Jelas Tanteku salah alamat menuduhku demikian.
Karena apa ??
Karena aku meminta bantuan hanya pada ALlah semata.
Pelajaran tambahan selanjutnya yang aku petik adalah sok akrabku ini merendahkan aku sendiri.

Suamiku mendengar ceritaku sampai habis lalu dia tersenyum tipis dan bertampang serius lalu suara beratnya mengalir begini, "Lain kali cukuplah salam dan tidak usah kau tanya apa pun".

Ternyata menjadi terpinggirkan itu menjadi tahu diri.
Aku siapkan sarapan suamiku lalu aku siapkan bajunya, selesai dia dhuha aku sodorkan keperluannya yang aku siapkan tadi.

Dari sepenggal cerita sederhana tapi nyata itu aku bersyukur bahwa Allah sebaik-baiknya penolong.
Hasbunallah wanikmal wakil, Cukuplah Allah Menjadi Penolong Kami.

Tentang perlakuan Tanteku itu tidak membuatku sakit hati karena semua kejadiannya yang menimpaku adalah atas izin Allah semata. 

Saturday, March 3, 2012

Jangan Memberi Embun Palsu

Negara tropis, panas membakar emosi agar hilang tak berbekas tapi masih menyisakan kecewa.




Maksud hatiku untuk berdaya secara ekonomi aku berdagang kecil-kecilan.
Banyak yang suka makanan produksi rumahanku yang memang bermodal pas-pasan.
Jadi aku selalu berharap dalam doa agar segera dibayar.
Apa daya banyak yang menyindir aku terlalu saklek.
Terlalu tidak percaya dan sebagainya.
Sedih, kenapa mereka tidak merasakan untuk mewujudkan produk itu aku mengorbankan waktu dan biaya.
Memang senang mereka pesan tapi sedih begitu mengecek posisi uang di atm yang tidak bertambah.

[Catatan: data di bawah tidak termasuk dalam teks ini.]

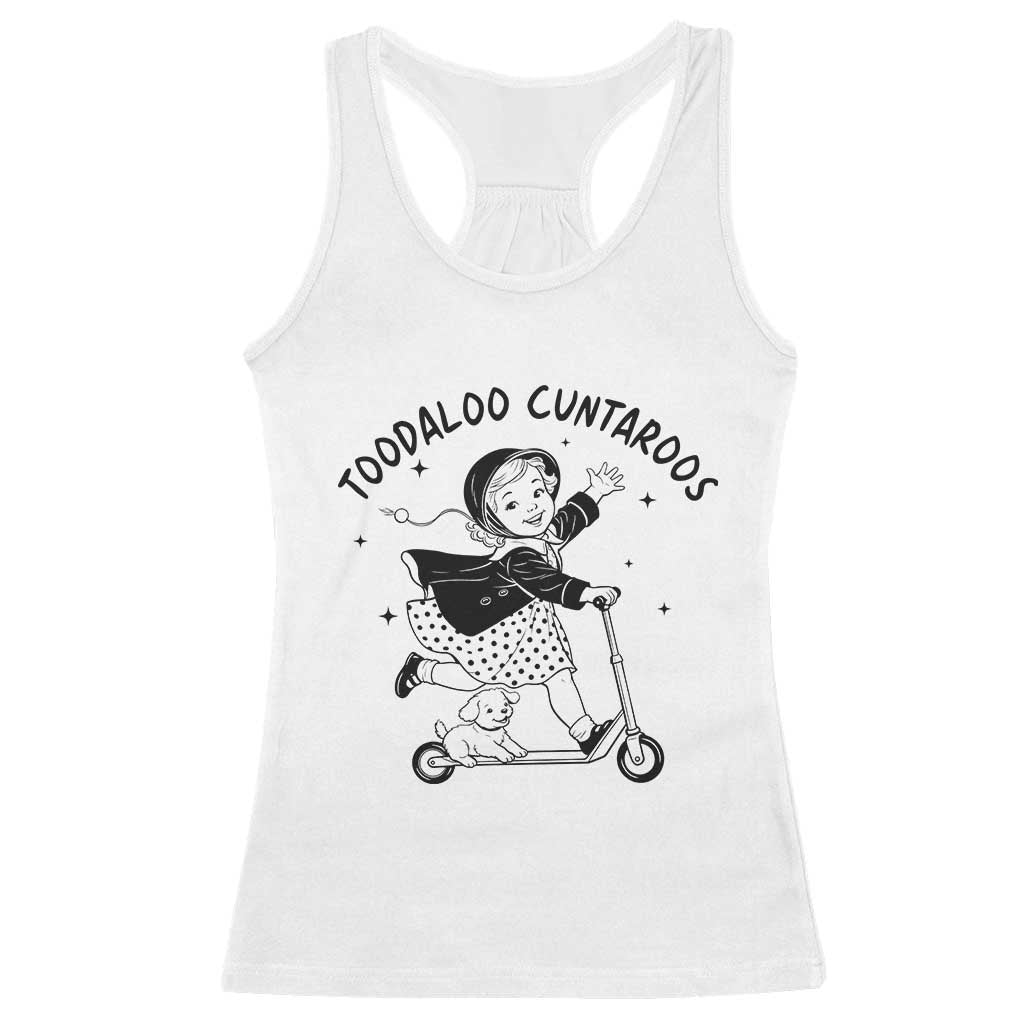 Toodaloo Cuntaroos Racerback Tank Top Funny Roller Girl Sarcastic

Aku cuma bisa meredam emosi dengan menangis dalam hati.
Tidakkah kalian lihat betapa beratnya kepercayaan.
Aku menjanjikan anak-anakku beli ice cream yang sekotak Rp 38.000 itu tapi atm-ku masih belum berubah.
Ya Allah, yang beli ini orang cukup semua lho.
Sedih terseok pulang dari atm, dan bingung jawab apa ke suami yang tanya nanti ya.
Tapi jaga image harus dibangun, harus tetap senyum meski hati menangis.
Seribu dua ribu itu berarti.
Aku tidak mau cerita ke suami betapa beratnya usaha kecilku ini, aku hanya akan bercerita kalau jadi pengusaha tanpa kredit dan benar-benar modal doa itu asahanNya di depan, perihnya hati tentang kelakuan konsumen juga bekal.
Aku tidak mau dikecilkan dengan kata-kata  "nah apa yang sudah aku bilang, resikonya itu lho".
Aku diam tapi aku tidak mau surut langkah.
Aku minta Allah aja ...
tidak meminta pada yang lain.
Pelajaran yang aku dapat, jangan memberi harapan ke orang yang memang begitu berjuang, embun palsu.